- _Текст документа_:
────────
Здесь ярко сказались прекрасные качества казака, как отдельного бойца; общее руководство было невозможно; дрались сами, шли вперед без приказания. Бой в деревне был случайным: она не препятствовала нисколько нашему дальнейшему движению, поэтому, немного разобравшись, после взятия окопа было приказано двигаться дальше, оставив деревню. Под прикрытием Уманцев отошли. Только тронулись, как видим, что слева стройно, равняясь словно на смотру, несется лавой 3-я сотня Сунженцев. Любо-дорого было смотреть! Это они пошли выручать полусотню Уральцев, преградивших путь отступления японцам занятием дер. Таситунь; но и японцы успели занять также часть деревни. Уральцев мало, так что они не могут ни взять японцев, ни отойти сами. Отчасти окружив деревню с восточной стороны, Сунженцы смело бросаются к крайним фанзам. Сотник Борисов, вахмистр Федин и несколько казаков перескакивают забор импани. В это же время насели с другой стороны и Уральцы. Потрясенные боем, видя себя окруженными, вся рота (135 человек) с 4-мя офицерами сложила оружие. Редкостный случай. Недаром в письме одного японца про нас сказано: «горячо дрались, основательно…» За это дело командиры сотен Уральцев, подъесаул Зеленцов, и Сунженцев, есаул Филиппов, и подъесаул Борисов получили орден св. Георгия 4 ст. В чаду после боя ни об убитых, ни о раненых нет еще речи; сейчас все только горды своей победой. Придя же на бивак, считать мы стали раны, товарищей считать… Славный боевой день; по отзывам всех, казаки дрались удивительно, шли смело, бешено; на окоп шли так, как будто это было на пятигорских маневрах… «Постараемся, Ваше Высокопревосходительство» командующему мы сдержали.
────────
- _Фрагмент данных_:
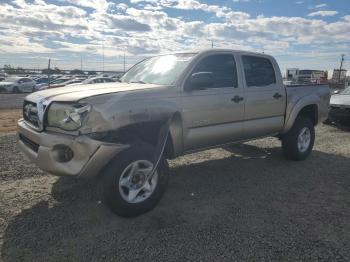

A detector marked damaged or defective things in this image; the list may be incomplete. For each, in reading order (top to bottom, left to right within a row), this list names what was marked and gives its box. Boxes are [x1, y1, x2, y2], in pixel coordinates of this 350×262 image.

crumpled hood [25, 82, 163, 102]
damaged front bumper [16, 118, 129, 178]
────────
- _Список заданий_:
• 1. Выпишите все фамилии, которые встречаются в рассказе о бое казаков с японцами.
• 2. Продолжите рассказ о бое казаков с японцами, начав сразу после его последнего предложения.
Данные к тексту отношения не имеют.

- _Ответы по заданиям_:
• 1. Борисов, Федин, Зеленцов, Филиппов

• 2.
Поэзия боя кончена. В разгар боя, когда нервы напряжены, ничего не чувствуешь; живешь только внешним, только происходящим перед глазами, когда раненые: явление такое-то, акта такого-то, драмы 7 мая.
Но теперь, когда смолкли пули, и начинается весь ужас!
Как тяжело, как больно смотреть на этих страдальцев, которые еще так недавно были здоровы, веселы! Теперь начинает работать мозг: ведь и ты мог бы лежать здесь беспомощный, разбитый. Сидим вечером около костра за чаем, из темноты выходит казак: «Где Екатеринодарцы?» За ним конь, через седло которого перекинут труп убитого товарища, за ним другой, третий — холодной могилой повеяло от всего этого. Если бы знали, какой ужас овладевает, как жутко от всей этой другой стороны боя! Вечер тихий, грустный какой-то, словно он сочувствует нашему горю; тихо и на биваке.
Костры как будто не так ярко горят, не кажутся такими резкими на фоне ночи! Вокруг них сидят кружки и ведут тихую беседу — о чем?.. Не слышно в них радости, что сам жив и цел, не передают они и храбрые подвиги друг другу; а говорят они об убитых, о раненых товарищах. Всё, всё припоминается до мелочей! Тяжелый сон был в эту ночь!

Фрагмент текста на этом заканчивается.